話し終えるころには、アマーリエは完全に固まっていた。


しばらく、何も言わない。


それからゆっくりと息を吐いた。


「……本当に」


「起きてしまったのですね」


私は肩をすくめた。


「うん」


「結構あっさり」


アマーリエは少し笑う。


「私には」


「とても大きなことのように感じます」


私は椅子にもたれた。


「まあ」


「人生初の作戦会議だったしね」


アマーリエはくすっと笑う。


それから、少し真面目な顔になる。


「真理恵さん」


「はい」


「私……」


少し迷う。


そして言った。


「ずっと」


「耐えるしかないと思っていました」


テーブルを見る。


「言ったら迷惑になる」


「頼ったら困らせる」


「だから」


小さく息を吐く。


「……黙っているのが正しいと」


私は静かに言った。


「でも…違った?」


アマーリエは頷く。


「はい」


少し笑う。


「違いました」


そして少しだけ照れながら言う。


「真理恵さんと入れ替わって、良かったと思ってます。
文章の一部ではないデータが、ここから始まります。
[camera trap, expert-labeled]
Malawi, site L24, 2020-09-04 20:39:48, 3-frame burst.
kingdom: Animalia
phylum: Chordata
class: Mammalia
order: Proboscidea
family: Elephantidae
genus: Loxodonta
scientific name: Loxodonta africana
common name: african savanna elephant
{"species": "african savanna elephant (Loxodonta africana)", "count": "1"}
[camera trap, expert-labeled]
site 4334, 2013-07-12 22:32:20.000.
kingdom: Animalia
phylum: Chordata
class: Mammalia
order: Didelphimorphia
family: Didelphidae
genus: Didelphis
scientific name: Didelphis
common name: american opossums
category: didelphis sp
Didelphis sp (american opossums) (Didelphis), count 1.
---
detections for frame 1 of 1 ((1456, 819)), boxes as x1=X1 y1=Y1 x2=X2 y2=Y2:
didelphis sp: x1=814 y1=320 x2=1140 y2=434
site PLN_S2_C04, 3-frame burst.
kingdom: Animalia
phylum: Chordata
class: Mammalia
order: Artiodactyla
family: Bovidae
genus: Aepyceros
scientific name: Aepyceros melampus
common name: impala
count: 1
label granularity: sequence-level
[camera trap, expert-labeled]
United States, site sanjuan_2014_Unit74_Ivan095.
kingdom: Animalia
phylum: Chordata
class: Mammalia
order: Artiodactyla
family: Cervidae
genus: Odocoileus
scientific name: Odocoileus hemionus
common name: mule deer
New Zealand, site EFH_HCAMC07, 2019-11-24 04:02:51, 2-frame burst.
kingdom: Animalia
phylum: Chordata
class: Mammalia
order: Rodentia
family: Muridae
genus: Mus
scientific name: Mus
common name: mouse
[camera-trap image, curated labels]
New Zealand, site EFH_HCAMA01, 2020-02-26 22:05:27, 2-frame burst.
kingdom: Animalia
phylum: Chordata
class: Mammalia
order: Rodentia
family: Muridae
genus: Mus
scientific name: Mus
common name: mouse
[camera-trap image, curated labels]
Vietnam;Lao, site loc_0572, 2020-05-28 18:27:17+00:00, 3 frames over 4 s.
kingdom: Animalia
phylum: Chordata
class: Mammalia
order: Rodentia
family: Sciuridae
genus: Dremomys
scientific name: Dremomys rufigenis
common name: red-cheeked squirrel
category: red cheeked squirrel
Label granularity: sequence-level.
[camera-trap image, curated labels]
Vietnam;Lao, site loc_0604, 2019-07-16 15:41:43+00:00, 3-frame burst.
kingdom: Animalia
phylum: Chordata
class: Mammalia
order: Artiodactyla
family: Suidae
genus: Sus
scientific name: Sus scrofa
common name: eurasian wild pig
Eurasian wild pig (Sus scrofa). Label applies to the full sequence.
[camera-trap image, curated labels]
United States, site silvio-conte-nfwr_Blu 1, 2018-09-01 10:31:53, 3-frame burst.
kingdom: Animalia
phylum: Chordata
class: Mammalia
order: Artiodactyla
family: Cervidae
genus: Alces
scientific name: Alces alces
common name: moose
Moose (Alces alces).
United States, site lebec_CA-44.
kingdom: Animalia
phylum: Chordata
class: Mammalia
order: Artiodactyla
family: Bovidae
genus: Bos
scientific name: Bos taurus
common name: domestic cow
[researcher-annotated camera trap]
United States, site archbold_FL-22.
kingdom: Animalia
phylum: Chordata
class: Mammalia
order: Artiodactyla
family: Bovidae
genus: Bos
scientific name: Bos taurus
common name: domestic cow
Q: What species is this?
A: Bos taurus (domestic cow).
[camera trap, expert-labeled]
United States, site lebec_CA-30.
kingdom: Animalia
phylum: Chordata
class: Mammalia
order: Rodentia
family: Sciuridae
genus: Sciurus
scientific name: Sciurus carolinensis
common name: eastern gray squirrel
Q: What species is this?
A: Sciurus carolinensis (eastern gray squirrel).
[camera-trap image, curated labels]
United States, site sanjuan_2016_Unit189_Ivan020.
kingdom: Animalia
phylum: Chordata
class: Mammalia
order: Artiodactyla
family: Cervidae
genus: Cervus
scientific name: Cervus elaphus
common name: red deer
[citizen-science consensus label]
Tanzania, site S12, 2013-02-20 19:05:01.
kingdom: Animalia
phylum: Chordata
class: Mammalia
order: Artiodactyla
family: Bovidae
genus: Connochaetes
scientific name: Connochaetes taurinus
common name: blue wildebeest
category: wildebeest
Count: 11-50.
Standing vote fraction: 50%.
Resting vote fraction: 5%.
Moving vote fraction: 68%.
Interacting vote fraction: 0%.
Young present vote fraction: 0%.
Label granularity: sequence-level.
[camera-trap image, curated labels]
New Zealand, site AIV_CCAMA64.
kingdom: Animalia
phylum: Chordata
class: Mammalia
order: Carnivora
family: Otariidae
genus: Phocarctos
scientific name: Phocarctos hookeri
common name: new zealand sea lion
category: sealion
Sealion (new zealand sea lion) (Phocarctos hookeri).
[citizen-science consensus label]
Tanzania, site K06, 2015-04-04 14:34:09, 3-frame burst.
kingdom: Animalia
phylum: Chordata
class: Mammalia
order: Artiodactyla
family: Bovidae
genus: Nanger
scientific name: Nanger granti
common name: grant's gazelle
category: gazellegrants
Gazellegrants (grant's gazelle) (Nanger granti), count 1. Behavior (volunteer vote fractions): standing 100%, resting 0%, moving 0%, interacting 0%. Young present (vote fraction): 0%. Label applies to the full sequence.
もちろん戻りたい、けど、このきっかけのおかげで私、気づけたんです。これからは、もっと周りに頼ることができるかもしれないって。」


「うん」


私は頷いた。


「それでいいと思う」


アマーリエは少し安心したように笑った。


それから、テーブルの上に視線を落とす。


「……最初に、あの紙に書いたときは」


「不満ばかりでした」


私は肩をすくめた。


「そりゃそうでしょ」


「不満を書く紙だったし」


アマーリエはくすっと笑う。


「はい」


少しだけ間が空く。


カフェの窓から差し込む光の中で、ほこりがゆっくりと揺れている。


アマーリエはその光を見ながら言った。


「でも」


「もし、また紙を書くなら」


私は少し身を乗り出す。


「うん?」


アマーリエは少し照れたように笑った。


「今度は」


「やりたいことを書いてみたいです」


私は思わず笑った。


「いいね、それ」


アマーリエは頷く。


「はい」


「やりたいことリストです」


私は椅子にもたれながら言った。


「それ、どんどん増えると思うよ」


アマーリエは少し首を傾げる。


「そうでしょうか」


私は笑った。


「うん」


「世界って、思ってるより広いから」


アマーリエは静かに頷いた。


「……そうですね」


カフェの光が、少し揺れる。


ふと、眠気が近づいてくる。


アマーリエも同じことを感じたのか、小さく瞬きをした。


「……そろそろ」


私は頷いた。


「うん」


アマーリエは少し微笑む。


「また、お会いできますか」


私は少し考えてから言った。


「どうだろうね」


それから、肩をすくめる。


「でも」


「アマーリエはもう大丈夫」


アマーリエが首を傾げる。


「え?」


私は笑った。


「もう、一人で歩けるでしょ」


アマーリエは少し驚いた顔をして、それからゆっくり頷いた。


「……はい」


その笑顔は、最初に会ったときよりもずっと柔らかかった。


カフェの光が、ゆっくり遠ざかっていく。


視界が、白くぼやける。


私たちは手を取り合って、そのまま意識が薄れていった。